The Feldmarshalovskaya Massacre also referred to as The Deportation of the Terek Cossacks was an armed attack carried out by Ingush and Chechen detachments on the Cossack Village of Feldmarshalovskaya and the Sunzhenksaya line during the Russian Civil War. The event took place amid the chaos and weakening of central authority, marked by ethnic tensions, struggles for resources, and territorial redivision in the North Caucasus. The raid reflected the strained relations between the local Cossack population and the highlanders, exacerbated by political instability and interethnic hostility.

It took place in the second half of November 1917, after one of the most terrible clashes on the Sunzhenskaya line. The village of Feldmarshalskaya was plundered and burned.

== Raid ==
After the October Revolution, a mountain government and a Cossack government formed on 30 January 1918. The Ossetians destroyed the Vladikavkaz Soviet of Workers' Deputies. "The first robberies began at the bazaar when the Ingush arrived at the bazaar in Vladikavkaz and continued until 05.01.1918", on 7 January 1918, Khizir Ortskhanov and Hadji Mullah broke into the city with their troops. a clash between the Ingush and the Cossacks occurred near the village of Feldmarshalskaya.

In alliance with the Chechens, the Ingush people began to displace the Cossack villages and massacre the russian cossacks of the Sunzhenskaya line in November 1918.

Actions to take:
- 1) Summarize the text on the Feldmarshalovskaya Massacre in two sentences.
- 2) From the text on the Feldmarshalovskaya Massacre, print the part that opens with the words containing "The Feldmarshalovskaya Massacre" and closes with "and interethnic hostility.".
The records that follow are separate material and are unrelated to the text on the Feldmarshalovskaya Massacre.

Source data:
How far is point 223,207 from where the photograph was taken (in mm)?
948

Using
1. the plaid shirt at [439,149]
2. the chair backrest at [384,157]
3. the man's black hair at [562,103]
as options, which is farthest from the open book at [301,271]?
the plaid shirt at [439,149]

Outputs by task:
- 1) The Feldmarshalovskaya Massacre was an armed attack by Ingush and Chechen detachments on the Cossack village of Feldmarshalovskaya and the Sunzhenskaya line during the Russian Civil War, amid weakened central authority and ethnic tensions in the North Caucasus. The village was plundered and burned, and the raid reflected strained relations between the local Cossacks and the highlanders.

- 2)
The Feldmarshalovskaya Massacre also referred to as The Deportation of the Terek Cossacks was an armed attack carried out by Ingush and Chechen detachments on the Cossack Village of Feldmarshalovskaya and the Sunzhenksaya line during the Russian Civil War. The event took place amid the chaos and weakening of central authority, marked by ethnic tensions, struggles for resources, and territorial redivision in the North Caucasus. The raid reflected the strained relations between the local Cossack population and the highlanders, exacerbated by political instability and interethnic hostility.